• _What you should do_
Could you return all of the data below word for word, keeping every line unchanged?

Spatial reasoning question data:
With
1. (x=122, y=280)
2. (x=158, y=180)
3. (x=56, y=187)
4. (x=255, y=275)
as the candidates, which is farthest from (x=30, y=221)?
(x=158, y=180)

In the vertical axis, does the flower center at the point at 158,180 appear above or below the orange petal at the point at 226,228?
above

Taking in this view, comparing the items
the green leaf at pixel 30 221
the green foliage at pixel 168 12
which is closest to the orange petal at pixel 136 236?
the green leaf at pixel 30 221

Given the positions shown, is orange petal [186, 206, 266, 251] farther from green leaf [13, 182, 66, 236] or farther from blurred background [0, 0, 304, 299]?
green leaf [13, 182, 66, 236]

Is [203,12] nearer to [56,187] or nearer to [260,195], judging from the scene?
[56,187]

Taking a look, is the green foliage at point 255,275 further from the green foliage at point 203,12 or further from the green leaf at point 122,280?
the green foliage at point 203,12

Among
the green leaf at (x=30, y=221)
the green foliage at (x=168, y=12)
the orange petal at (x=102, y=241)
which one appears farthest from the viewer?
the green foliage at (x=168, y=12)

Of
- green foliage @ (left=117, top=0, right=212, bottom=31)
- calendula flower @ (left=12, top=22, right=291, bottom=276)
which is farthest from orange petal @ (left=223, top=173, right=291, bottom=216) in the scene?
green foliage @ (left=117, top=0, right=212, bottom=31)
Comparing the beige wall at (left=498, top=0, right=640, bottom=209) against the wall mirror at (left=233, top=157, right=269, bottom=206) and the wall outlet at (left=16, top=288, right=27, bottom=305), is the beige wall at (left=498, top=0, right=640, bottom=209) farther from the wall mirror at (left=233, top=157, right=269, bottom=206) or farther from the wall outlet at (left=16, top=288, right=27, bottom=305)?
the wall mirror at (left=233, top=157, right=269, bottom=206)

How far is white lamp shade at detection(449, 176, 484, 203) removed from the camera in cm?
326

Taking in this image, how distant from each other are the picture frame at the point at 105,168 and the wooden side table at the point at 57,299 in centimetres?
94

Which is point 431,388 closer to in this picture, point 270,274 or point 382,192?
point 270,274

• _The reply_
With
1. (x=122, y=280)
2. (x=158, y=180)
3. (x=56, y=187)
4. (x=255, y=275)
as the candidates, which is farthest from (x=30, y=221)?
(x=158, y=180)

In the vertical axis, does the flower center at the point at 158,180 appear above or below the orange petal at the point at 226,228?
above

Taking in this view, comparing the items
the green leaf at pixel 30 221
the green foliage at pixel 168 12
which is closest to the orange petal at pixel 136 236?
the green leaf at pixel 30 221

Given the positions shown, is orange petal [186, 206, 266, 251] farther from green leaf [13, 182, 66, 236] or farther from blurred background [0, 0, 304, 299]?
green leaf [13, 182, 66, 236]

Is [203,12] nearer to [56,187] or nearer to [260,195], judging from the scene?
[56,187]

Taking a look, is the green foliage at point 255,275 further from the green foliage at point 203,12 or further from the green leaf at point 122,280?
the green foliage at point 203,12

Among
the green leaf at (x=30, y=221)
the green foliage at (x=168, y=12)
the orange petal at (x=102, y=241)
which one appears farthest from the viewer?
the green foliage at (x=168, y=12)

Of
- green foliage @ (left=117, top=0, right=212, bottom=31)
- calendula flower @ (left=12, top=22, right=291, bottom=276)
which is farthest from orange petal @ (left=223, top=173, right=291, bottom=216) in the scene?
green foliage @ (left=117, top=0, right=212, bottom=31)
Comparing the beige wall at (left=498, top=0, right=640, bottom=209) against the wall mirror at (left=233, top=157, right=269, bottom=206) and the wall outlet at (left=16, top=288, right=27, bottom=305), is the beige wall at (left=498, top=0, right=640, bottom=209) farther from the wall mirror at (left=233, top=157, right=269, bottom=206) or farther from the wall outlet at (left=16, top=288, right=27, bottom=305)?
the wall mirror at (left=233, top=157, right=269, bottom=206)

How far is white lamp shade at detection(449, 176, 484, 203) removed from the camera in cm?
326

Taking in this image, how distant from each other are the picture frame at the point at 105,168 and the wooden side table at the point at 57,299 in centimetres?
94

Which is point 431,388 closer to in this picture, point 270,274 or point 382,192?
point 270,274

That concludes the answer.